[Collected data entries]
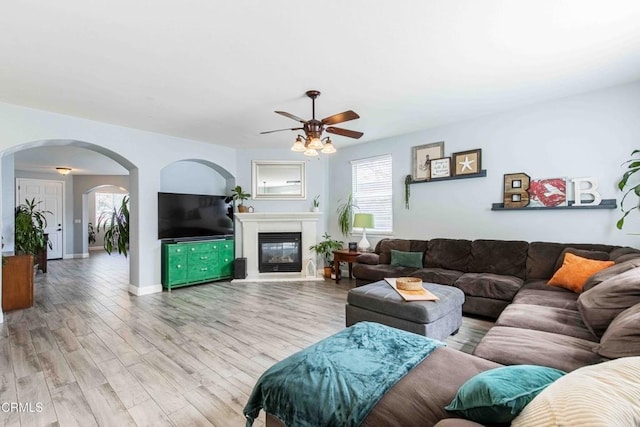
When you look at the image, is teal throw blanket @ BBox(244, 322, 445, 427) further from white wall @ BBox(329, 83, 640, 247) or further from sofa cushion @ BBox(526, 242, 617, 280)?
white wall @ BBox(329, 83, 640, 247)

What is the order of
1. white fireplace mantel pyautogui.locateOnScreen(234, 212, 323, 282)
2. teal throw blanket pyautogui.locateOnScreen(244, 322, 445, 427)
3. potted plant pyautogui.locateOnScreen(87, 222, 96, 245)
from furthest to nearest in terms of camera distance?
potted plant pyautogui.locateOnScreen(87, 222, 96, 245) → white fireplace mantel pyautogui.locateOnScreen(234, 212, 323, 282) → teal throw blanket pyautogui.locateOnScreen(244, 322, 445, 427)

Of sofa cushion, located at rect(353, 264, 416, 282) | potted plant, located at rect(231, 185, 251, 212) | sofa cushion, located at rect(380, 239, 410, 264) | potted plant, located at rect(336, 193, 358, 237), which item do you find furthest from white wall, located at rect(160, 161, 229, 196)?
sofa cushion, located at rect(380, 239, 410, 264)

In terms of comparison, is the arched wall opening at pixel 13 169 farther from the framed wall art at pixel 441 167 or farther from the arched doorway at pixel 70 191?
the framed wall art at pixel 441 167

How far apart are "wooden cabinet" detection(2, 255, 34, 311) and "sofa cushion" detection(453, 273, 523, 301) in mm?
5687

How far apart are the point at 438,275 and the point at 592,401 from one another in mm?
3340

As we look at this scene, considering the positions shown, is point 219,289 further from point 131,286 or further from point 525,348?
point 525,348

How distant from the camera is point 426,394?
4.20 feet

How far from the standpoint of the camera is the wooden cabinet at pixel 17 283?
12.7 ft

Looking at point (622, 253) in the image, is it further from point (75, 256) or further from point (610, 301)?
point (75, 256)

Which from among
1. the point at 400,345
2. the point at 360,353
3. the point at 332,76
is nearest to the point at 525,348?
the point at 400,345

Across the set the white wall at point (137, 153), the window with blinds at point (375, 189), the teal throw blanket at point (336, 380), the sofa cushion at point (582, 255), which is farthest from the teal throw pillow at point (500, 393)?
the white wall at point (137, 153)

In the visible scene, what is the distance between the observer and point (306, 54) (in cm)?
257

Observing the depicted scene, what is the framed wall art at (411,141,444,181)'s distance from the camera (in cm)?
478

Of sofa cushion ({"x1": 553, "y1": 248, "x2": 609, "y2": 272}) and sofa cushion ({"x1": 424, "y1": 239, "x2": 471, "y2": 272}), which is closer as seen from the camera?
sofa cushion ({"x1": 553, "y1": 248, "x2": 609, "y2": 272})
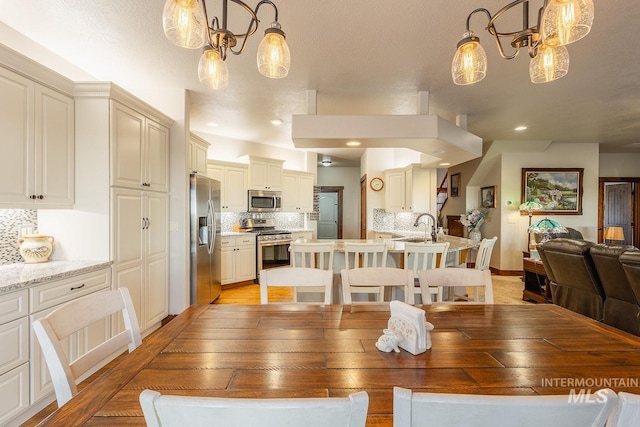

__AIM__
Rewrite the entries above with "window with blinds" changed to "window with shades", and keep everything else the same. Omit the pictures from your version.

__EXERCISE OUTPUT__
When you look at the image, is teal throw blanket @ BBox(244, 322, 445, 427) further from white wall @ BBox(329, 83, 640, 247) or further from sofa cushion @ BBox(526, 242, 617, 280)?
white wall @ BBox(329, 83, 640, 247)

What is the order of
1. white fireplace mantel pyautogui.locateOnScreen(234, 212, 323, 282)
2. teal throw blanket pyautogui.locateOnScreen(244, 322, 445, 427)
3. potted plant pyautogui.locateOnScreen(87, 222, 96, 245)
from furthest to nearest in terms of camera distance?
potted plant pyautogui.locateOnScreen(87, 222, 96, 245) → white fireplace mantel pyautogui.locateOnScreen(234, 212, 323, 282) → teal throw blanket pyautogui.locateOnScreen(244, 322, 445, 427)

Of sofa cushion, located at rect(353, 264, 416, 282) | potted plant, located at rect(231, 185, 251, 212) | sofa cushion, located at rect(380, 239, 410, 264) | potted plant, located at rect(336, 193, 358, 237), which item do you find furthest from white wall, located at rect(160, 161, 229, 196)?
sofa cushion, located at rect(380, 239, 410, 264)

In terms of comparison, is the arched wall opening at pixel 13 169 farther from the framed wall art at pixel 441 167 or farther from the arched doorway at pixel 70 191?
the framed wall art at pixel 441 167

How far apart are "wooden cabinet" detection(2, 255, 34, 311) and "sofa cushion" detection(453, 273, 523, 301) in mm?
5687

How far apart are the point at 438,275 and the point at 592,401 from one another in mm?
3340

As we look at this scene, considering the positions shown, is point 219,289 further from point 131,286 or further from point 525,348?
point 525,348

How distant from the camera is point 426,394?
4.20 feet

How far from the standpoint of the camera is the wooden cabinet at pixel 17 283?
12.7 ft

Looking at point (622, 253) in the image, is it further from point (75, 256) or further from point (610, 301)?
point (75, 256)

Which from among
1. the point at 400,345
2. the point at 360,353
3. the point at 332,76
is nearest to the point at 525,348?
the point at 400,345

Across the set the white wall at point (137, 153), the window with shades at point (375, 189), the teal throw blanket at point (336, 380), the sofa cushion at point (582, 255), which is farthest from the teal throw pillow at point (500, 393)?
the white wall at point (137, 153)

In the visible scene, what is the distance between the observer and point (306, 54) (in cm)?
257

Observing the depicted scene, what is the framed wall art at (411,141,444,181)'s distance from the camera (in cm)?
478

Of sofa cushion ({"x1": 553, "y1": 248, "x2": 609, "y2": 272}) and sofa cushion ({"x1": 424, "y1": 239, "x2": 471, "y2": 272}), which is closer as seen from the camera?
sofa cushion ({"x1": 553, "y1": 248, "x2": 609, "y2": 272})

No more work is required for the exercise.